Electroconvulsive Therapy: A Historical and Legal Perspective
Electroconvulsive therapy (ECT) is one of the oldest medical treatments still in regular use. First performed in 1938 in Italy, ECT was invented to replace less reliable, more unpleasant methods of inducing seizures (e.g., camphor, insulin-coma therapy) (1).
Until the 1950s, pharmacotherapy for psychiatric disorders was extremely limited. Hence, ECT was applied broadly—for substance abuse, schizophrenia, hysteria, and anxiety. It was even used for homosexuality, which remained a diagnosis in the DSM until 1973. Earlier forms of ECT often caused severe confusion and memory loss, without justifiable accompanying benefits (1). Safety and side-effect concerns have since been addressed by methodological changes, including the use of neuromuscular blockers, sedatives, physiologic monitoring, airway management, dose titration, and varied electrode placements (2). Nevertheless, such historical precedents have contributed to the stigmatization of ECT among the public.

INFORMATION PROVIDED →
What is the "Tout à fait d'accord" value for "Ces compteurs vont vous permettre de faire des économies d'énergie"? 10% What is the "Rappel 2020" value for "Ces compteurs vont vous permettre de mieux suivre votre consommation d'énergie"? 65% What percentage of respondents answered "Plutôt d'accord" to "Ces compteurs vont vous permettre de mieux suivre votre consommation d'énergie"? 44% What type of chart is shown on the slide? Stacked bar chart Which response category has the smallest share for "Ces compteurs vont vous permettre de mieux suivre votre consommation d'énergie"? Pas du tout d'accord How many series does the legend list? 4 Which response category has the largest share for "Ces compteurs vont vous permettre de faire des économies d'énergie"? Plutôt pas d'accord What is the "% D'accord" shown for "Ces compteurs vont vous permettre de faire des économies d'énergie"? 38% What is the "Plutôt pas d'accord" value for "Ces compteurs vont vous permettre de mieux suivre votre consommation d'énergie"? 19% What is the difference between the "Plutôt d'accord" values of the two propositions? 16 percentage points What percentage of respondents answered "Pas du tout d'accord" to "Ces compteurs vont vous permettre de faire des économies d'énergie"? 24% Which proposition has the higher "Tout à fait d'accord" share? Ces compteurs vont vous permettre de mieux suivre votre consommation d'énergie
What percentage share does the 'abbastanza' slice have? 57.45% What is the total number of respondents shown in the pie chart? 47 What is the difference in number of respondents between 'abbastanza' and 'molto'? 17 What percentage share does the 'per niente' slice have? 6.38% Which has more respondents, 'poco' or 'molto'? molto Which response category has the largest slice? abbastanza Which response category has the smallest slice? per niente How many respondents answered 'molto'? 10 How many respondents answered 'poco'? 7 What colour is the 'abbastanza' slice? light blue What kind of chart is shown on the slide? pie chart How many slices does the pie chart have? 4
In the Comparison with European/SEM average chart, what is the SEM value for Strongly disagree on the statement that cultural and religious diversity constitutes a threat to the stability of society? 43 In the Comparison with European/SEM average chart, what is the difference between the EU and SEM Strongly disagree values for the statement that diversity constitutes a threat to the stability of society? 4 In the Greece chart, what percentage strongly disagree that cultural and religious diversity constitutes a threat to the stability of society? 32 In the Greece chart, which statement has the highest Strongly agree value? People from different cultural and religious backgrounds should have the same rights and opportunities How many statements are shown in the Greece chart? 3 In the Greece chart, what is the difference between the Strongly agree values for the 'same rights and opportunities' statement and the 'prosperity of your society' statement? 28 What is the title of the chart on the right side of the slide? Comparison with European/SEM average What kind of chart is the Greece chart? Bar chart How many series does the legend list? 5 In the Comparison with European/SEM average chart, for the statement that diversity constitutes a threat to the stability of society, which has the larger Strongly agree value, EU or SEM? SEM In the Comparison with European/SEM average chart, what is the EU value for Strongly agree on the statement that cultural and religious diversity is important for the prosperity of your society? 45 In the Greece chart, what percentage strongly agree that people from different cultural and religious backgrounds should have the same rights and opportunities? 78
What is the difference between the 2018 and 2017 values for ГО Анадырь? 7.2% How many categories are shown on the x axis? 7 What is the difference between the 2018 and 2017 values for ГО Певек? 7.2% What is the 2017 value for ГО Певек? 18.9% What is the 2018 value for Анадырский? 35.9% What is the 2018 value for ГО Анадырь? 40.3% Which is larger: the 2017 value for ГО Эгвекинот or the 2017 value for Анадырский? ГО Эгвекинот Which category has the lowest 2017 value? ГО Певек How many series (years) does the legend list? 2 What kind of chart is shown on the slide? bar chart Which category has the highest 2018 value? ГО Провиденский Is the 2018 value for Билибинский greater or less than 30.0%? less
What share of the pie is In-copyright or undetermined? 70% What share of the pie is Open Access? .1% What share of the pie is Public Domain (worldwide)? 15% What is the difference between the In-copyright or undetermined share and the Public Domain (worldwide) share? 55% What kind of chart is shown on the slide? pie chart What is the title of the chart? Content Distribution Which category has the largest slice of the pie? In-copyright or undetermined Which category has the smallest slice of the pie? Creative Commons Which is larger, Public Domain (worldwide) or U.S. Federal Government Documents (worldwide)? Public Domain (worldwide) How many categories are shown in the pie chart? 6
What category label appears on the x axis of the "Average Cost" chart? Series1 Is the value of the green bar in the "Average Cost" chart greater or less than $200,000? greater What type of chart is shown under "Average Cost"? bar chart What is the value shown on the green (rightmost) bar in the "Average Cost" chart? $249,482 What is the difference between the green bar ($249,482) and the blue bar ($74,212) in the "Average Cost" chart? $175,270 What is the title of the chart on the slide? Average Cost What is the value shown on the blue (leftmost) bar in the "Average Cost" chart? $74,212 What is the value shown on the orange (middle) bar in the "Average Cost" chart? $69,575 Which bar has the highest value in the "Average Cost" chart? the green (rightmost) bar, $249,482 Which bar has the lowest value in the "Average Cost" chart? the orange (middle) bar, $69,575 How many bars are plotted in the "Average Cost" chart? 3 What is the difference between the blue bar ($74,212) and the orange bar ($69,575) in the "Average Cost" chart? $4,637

EXERCISE INSTRUCTIONS →
1. From the passage on electroconvulsive therapy, list every methodological change it credits with addressing ECT's safety and side-effect concerns.
2. According to the passage on electroconvulsive therapy, why was ECT applied so broadly before the 1950s? Answer in one to three sentences.
3. Continue the passage on electroconvulsive therapy from its last sentence.

TASK RESPONSES →
1.
- Use of neuromuscular blockers
- Sedatives
- Physiologic monitoring
- Airway management
- Dose titration
- Varied electrode placements

2. Until the 1950s, pharmacotherapy for psychiatric disorders was extremely limited. For that reason, ECT was used for a wide range of conditions, including substance abuse, schizophrenia, hysteria and anxiety.

3.
Legislative hurdles have limited the use and availability of ECT, at times resulting in treatment being delayed for weeks while patients await court hearings (1). Unlike most other treatments in medicine, including far more invasive procedures, a health-care power of attorney may not be able to consent to ECT on a patient's behalf (see Table 1). Ten states require court approval if the patient is unable or unwilling to consent (3). Twenty states have specific legislation limiting ECT use, and three have legislation more stringent than APA guidelines (3). For example, in Texas, ECT is banned for use among all patients under age 16, and the state mandates registration of ECT devices and quarterly reports from treating facilities.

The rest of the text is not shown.